BEGIN DATASET EXCERPTS
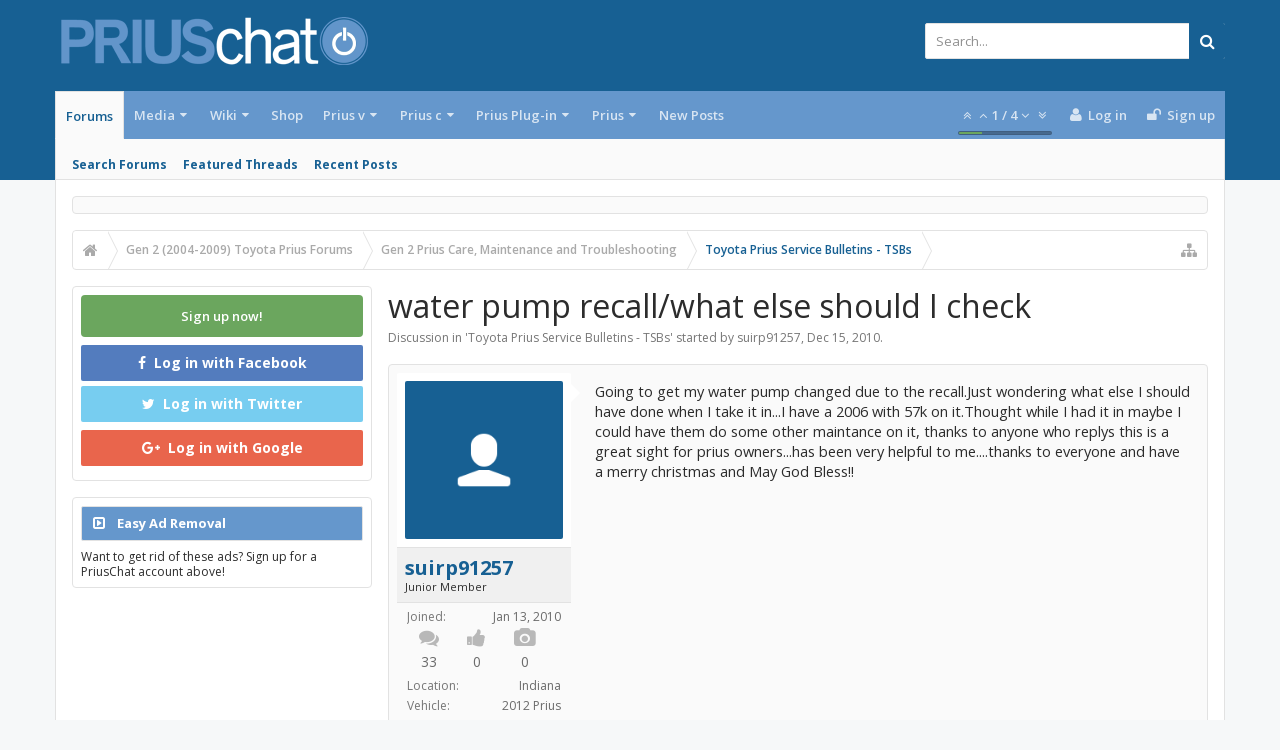

--- FILE ---
content_type: text/html; charset=utf-8
request_url: https://www.google.com/recaptcha/api2/aframe
body_size: 267
content:
<!DOCTYPE HTML><html><head><meta http-equiv="content-type" content="text/html; charset=UTF-8"></head><body><script nonce="y7H05xsKMjPntOCSrQgE1A">/** Anti-fraud and anti-abuse applications only. See google.com/recaptcha */ try{var clients={'sodar':'https://pagead2.googlesyndication.com/pagead/sodar?'};window.addEventListener("message",function(a){try{if(a.source===window.parent){var b=JSON.parse(a.data);var c=clients[b['id']];if(c){var d=document.createElement('img');d.src=c+b['params']+'&rc='+(localStorage.getItem("rc::a")?sessionStorage.getItem("rc::b"):"");window.document.body.appendChild(d);sessionStorage.setItem("rc::e",parseInt(sessionStorage.getItem("rc::e")||0)+1);localStorage.setItem("rc::h",'1768744674472');}}}catch(b){}});window.parent.postMessage("_grecaptcha_ready", "*");}catch(b){}</script></body></html>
END DATASET EXCERPTS
◆ TASK OBJECTIVE
Output the data verbatim, images excluded.

◆ YOUR SOLUTION
--- FILE ---
content_type: text/html; charset=utf-8
request_url: https://www.google.com/recaptcha/api2/aframe
body_size: 267
content:
<!DOCTYPE HTML><html><head><meta http-equiv="content-type" content="text/html; charset=UTF-8"></head><body><script nonce="y7H05xsKMjPntOCSrQgE1A">/** Anti-fraud and anti-abuse applications only. See google.com/recaptcha */ try{var clients={'sodar':'https://pagead2.googlesyndication.com/pagead/sodar?'};window.addEventListener("message",function(a){try{if(a.source===window.parent){var b=JSON.parse(a.data);var c=clients[b['id']];if(c){var d=document.createElement('img');d.src=c+b['params']+'&rc='+(localStorage.getItem("rc::a")?sessionStorage.getItem("rc::b"):"");window.document.body.appendChild(d);sessionStorage.setItem("rc::e",parseInt(sessionStorage.getItem("rc::e")||0)+1);localStorage.setItem("rc::h",'1768744674472');}}}catch(b){}});window.parent.postMessage("_grecaptcha_ready", "*");}catch(b){}</script></body></html>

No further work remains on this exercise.